HAZARD MITIGATION + RACE + ARCHITECTURE - Florida A&M University (Mahsan Mohsenin, Reginald Ellis & Andrew Chin)
“Hazard Mitigation + Race + Architecture” is a cross-disciplinary collaboration that brings together faculty from two departments at the Florida A&M University: architecture and African-American history. The goal is to provide a cross-disciplinary approach to climate change and recognize Florida’s challenges as ethical and political issues, rather than purely environmental or physical in nature [...] The goal of this course is to introduce segregation and planning inequities in the discussions of architectural responses to hazard mitigations.
HIGH-PERFORMANCE, LOW-TECH - University of North Carolina at Charlotte (Liz McCormick)
This course mixes historical referencing with physical experimentation to demonstrate performance metrics and explore the ways building systems could engage and empower the occupant. Integrated as dynamic systems, buildings could better react to fluctuating environmental conditions. By combining students from across the campus, this interdisciplinary course strives to bridge the gap between design, performance, and building analytics. In the spirit of affordable, low-tech and climate-specific enclosure systems, this class will employ accessible physical testing methods to make building technology innovation more accessible.

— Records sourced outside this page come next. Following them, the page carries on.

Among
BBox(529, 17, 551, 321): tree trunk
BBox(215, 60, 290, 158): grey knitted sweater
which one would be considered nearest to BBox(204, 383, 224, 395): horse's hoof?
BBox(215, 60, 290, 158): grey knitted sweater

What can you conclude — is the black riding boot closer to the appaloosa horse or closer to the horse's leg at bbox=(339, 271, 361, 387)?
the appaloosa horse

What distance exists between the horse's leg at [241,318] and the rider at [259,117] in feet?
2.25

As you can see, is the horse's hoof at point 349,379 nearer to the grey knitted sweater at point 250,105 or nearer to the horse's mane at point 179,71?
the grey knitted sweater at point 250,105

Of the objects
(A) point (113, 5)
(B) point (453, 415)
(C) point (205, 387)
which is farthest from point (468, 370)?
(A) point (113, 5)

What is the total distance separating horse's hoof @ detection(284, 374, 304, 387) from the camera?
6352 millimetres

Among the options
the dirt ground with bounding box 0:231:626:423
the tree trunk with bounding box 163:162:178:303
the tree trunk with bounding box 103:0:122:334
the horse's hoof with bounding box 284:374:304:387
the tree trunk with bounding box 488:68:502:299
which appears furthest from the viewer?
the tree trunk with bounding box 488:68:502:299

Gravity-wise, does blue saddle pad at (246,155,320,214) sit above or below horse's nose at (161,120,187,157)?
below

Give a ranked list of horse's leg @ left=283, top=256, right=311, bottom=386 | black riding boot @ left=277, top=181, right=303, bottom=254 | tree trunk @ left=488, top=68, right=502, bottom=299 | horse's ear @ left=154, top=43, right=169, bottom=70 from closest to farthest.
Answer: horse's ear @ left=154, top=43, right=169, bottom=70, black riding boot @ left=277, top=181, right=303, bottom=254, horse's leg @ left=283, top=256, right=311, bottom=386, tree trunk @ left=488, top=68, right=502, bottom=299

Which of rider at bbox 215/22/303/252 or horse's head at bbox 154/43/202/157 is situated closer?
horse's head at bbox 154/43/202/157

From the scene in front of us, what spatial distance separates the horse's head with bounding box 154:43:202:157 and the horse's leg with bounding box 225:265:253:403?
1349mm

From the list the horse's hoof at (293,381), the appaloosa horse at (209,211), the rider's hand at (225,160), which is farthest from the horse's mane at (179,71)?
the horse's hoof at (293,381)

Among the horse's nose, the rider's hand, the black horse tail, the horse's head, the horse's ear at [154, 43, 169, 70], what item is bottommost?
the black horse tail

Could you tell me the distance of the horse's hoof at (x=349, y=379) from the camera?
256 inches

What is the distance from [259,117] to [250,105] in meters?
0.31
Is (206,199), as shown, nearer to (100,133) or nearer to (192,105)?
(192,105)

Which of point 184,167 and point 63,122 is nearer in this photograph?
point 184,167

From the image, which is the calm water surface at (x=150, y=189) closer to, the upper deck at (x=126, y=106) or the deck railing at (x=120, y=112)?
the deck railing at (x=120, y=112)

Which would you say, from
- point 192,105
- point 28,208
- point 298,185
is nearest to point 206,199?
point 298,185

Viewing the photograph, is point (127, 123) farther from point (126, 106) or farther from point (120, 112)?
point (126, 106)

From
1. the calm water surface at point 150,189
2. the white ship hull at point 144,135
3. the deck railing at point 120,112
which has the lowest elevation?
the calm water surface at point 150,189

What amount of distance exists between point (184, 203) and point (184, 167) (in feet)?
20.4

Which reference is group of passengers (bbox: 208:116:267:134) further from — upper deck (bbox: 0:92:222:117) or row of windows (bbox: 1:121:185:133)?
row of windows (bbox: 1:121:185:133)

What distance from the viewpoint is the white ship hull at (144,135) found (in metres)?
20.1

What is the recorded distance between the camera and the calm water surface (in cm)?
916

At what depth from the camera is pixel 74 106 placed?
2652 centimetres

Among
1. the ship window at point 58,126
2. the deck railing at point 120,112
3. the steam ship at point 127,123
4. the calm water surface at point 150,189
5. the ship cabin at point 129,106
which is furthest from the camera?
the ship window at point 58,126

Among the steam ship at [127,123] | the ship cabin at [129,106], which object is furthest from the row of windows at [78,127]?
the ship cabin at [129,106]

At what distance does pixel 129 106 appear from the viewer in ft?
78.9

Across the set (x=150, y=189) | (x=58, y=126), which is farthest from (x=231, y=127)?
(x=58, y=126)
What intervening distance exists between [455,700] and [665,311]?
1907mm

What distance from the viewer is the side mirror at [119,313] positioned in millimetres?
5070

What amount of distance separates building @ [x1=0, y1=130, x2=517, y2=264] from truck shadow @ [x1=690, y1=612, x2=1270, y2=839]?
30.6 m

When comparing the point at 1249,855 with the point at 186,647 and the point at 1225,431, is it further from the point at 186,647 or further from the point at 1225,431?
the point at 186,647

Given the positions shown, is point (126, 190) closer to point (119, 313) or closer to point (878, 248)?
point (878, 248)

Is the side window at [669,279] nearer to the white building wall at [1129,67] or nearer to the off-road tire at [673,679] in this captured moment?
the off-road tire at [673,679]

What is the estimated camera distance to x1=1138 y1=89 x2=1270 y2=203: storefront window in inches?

JUST PLAY - University of Hawai'i at Manoa (Karla Sierralta, Cathi Ho Schar, Priyam Das & Phoebe White)
“Just Play” is a set of coordinated courses in architecture, landscape architecture, and urban and regional planning at the University of Hawai‘i at Mānoa that will focus on climate change and design justice. The objective is to explore learning through teaching, and teaching through play. Students will conduct research and design place-based, equity-focused educational games for a five-week course, which will be offered to 12 participating high schools through the Mānoa Academy program, led by the College of Social Sciences [...] “Just Play” seeks to engage climate change from an equity standpoint, focusing on social action, empowerment, scenario-planning, systems-understanding, design, and education, reaching beyond technological solutions. It represents a multi-departmental effort to expand our reach as educators and advocates.
PROFESSIONAL PRACTICE 3: FUTURE PRACTICE - Woodbury University (Megan Groth)
“Future Practice” asks students to situate architecture practice in the larger context of our communities, cities, countries, and planet and ask: How do we value what we do as architects? What do we need to achieve in practice in order to pursue climate justice? How then do we create new, implementable value systems by which to restructure our work in order to align it with those goals? Using readings from a variety of different cross-disciplinary sources and thinkers, students will be encouraged to think beyond what practice is and into the radical realms of what practice could become in the future.
Each of the winning course proposals will receive a $10,000 prize spread out over two years to fund the research proposal. The winning proposals will be presented at the ACSA 109th Annual Meeting which will be held virtually March 24-26, 2021.